→ GOALS
- 1) Decide whether each statement below agrees with the Trovares Connector page, answering yes or no and quoting the words from the page that settle it: (a) The default connector is for connecting to Neo4j or AuraDB. (b) The package is installed with a Docker command. (c) The ODBC Connector is a required part of the package.
- 2) Count the lines of the entries that contain the string "lung", with case counting, and give only the number.

═══ EXCERPT TO READ ═══

Trovares Connector#

This Python package is for connecting the Trovares xGT graph analytics engine with various applications. Trovares xGT can significantly speedup Neo4j queries.

The connector source code is available on github.

A basic guide is provided below. For a quick start see Quick Start.

The default connector provided is for connecting to Neo4j or AuraDB. The package also provides an optional ODBC Connector for connecting to databases or applications that support ODBC.

Installation#

You can install this python package by executing this command:

python -m pip install trovares_connector

If you don’t have Trovares xGT, it is available through the AWS Marketplace or you can use the Developer version of xGT with Docker:

docker pull trovares/xgt
docker run --publish=4367:4367 trovares/xgt

For requirements and optional components see Requirements.

═══ RECORDS SHOWN ═══

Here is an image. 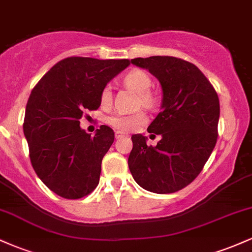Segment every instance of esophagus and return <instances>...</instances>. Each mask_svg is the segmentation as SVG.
Returning a JSON list of instances; mask_svg holds the SVG:
<instances>
[{"instance_id":"34e87169","label":"esophagus","mask_w":252,"mask_h":252,"mask_svg":"<svg viewBox=\"0 0 252 252\" xmlns=\"http://www.w3.org/2000/svg\"><path fill=\"white\" fill-rule=\"evenodd\" d=\"M115 137H116L117 140H121V138L126 137V135H124L123 132H121V131H116V132H115Z\"/></svg>"}]
</instances>
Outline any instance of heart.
I'll return each instance as SVG.
<instances>
[{
  "mask_svg": "<svg viewBox=\"0 0 252 252\" xmlns=\"http://www.w3.org/2000/svg\"><path fill=\"white\" fill-rule=\"evenodd\" d=\"M124 84L128 85L129 88L134 89L136 92H138V104H142L146 108H154L156 104V97L149 91L152 86V79L149 74L142 70H132L128 72L124 77ZM111 86L106 85L102 90L100 94V102L103 105H108L111 103ZM147 115L144 111H136L132 114H123V112H115L111 116L108 117V123L112 128H115L118 131L130 132L137 130L140 126L147 123Z\"/></svg>",
  "mask_w": 252,
  "mask_h": 252,
  "instance_id": "b5f03b06",
  "label": "heart"
}]
</instances>
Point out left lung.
Returning a JSON list of instances; mask_svg holds the SVG:
<instances>
[{
    "label": "left lung",
    "instance_id": "8db88e82",
    "mask_svg": "<svg viewBox=\"0 0 252 252\" xmlns=\"http://www.w3.org/2000/svg\"><path fill=\"white\" fill-rule=\"evenodd\" d=\"M131 63L148 70L162 88V111L148 126L161 135L155 147L132 135L128 158L132 178L149 192H178L200 174L218 138L219 98L194 63L175 57L135 58ZM154 135V136H155Z\"/></svg>",
    "mask_w": 252,
    "mask_h": 252
}]
</instances>
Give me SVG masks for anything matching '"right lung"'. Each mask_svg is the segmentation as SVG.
<instances>
[{
    "label": "right lung",
    "instance_id": "1",
    "mask_svg": "<svg viewBox=\"0 0 252 252\" xmlns=\"http://www.w3.org/2000/svg\"><path fill=\"white\" fill-rule=\"evenodd\" d=\"M129 65L128 59L68 57L32 90L24 121L31 162L56 194L80 199L97 187L115 132L100 126L91 136L80 129L79 120L85 110L99 108L102 90Z\"/></svg>",
    "mask_w": 252,
    "mask_h": 252
}]
</instances>
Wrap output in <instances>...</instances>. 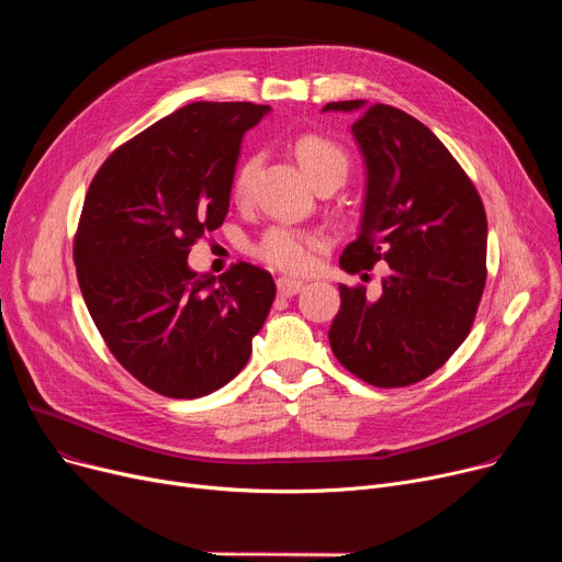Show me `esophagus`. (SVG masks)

═══

→ SOLUTION LIST
- 1)
(a) Yes: "The default connector provided is for connecting to Neo4j or AuraDB."
(b) No: "You can install this python package by executing this command: python -m pip install trovares_connector"
(c) No: "The package also provides an optional ODBC Connector"

- 2) 4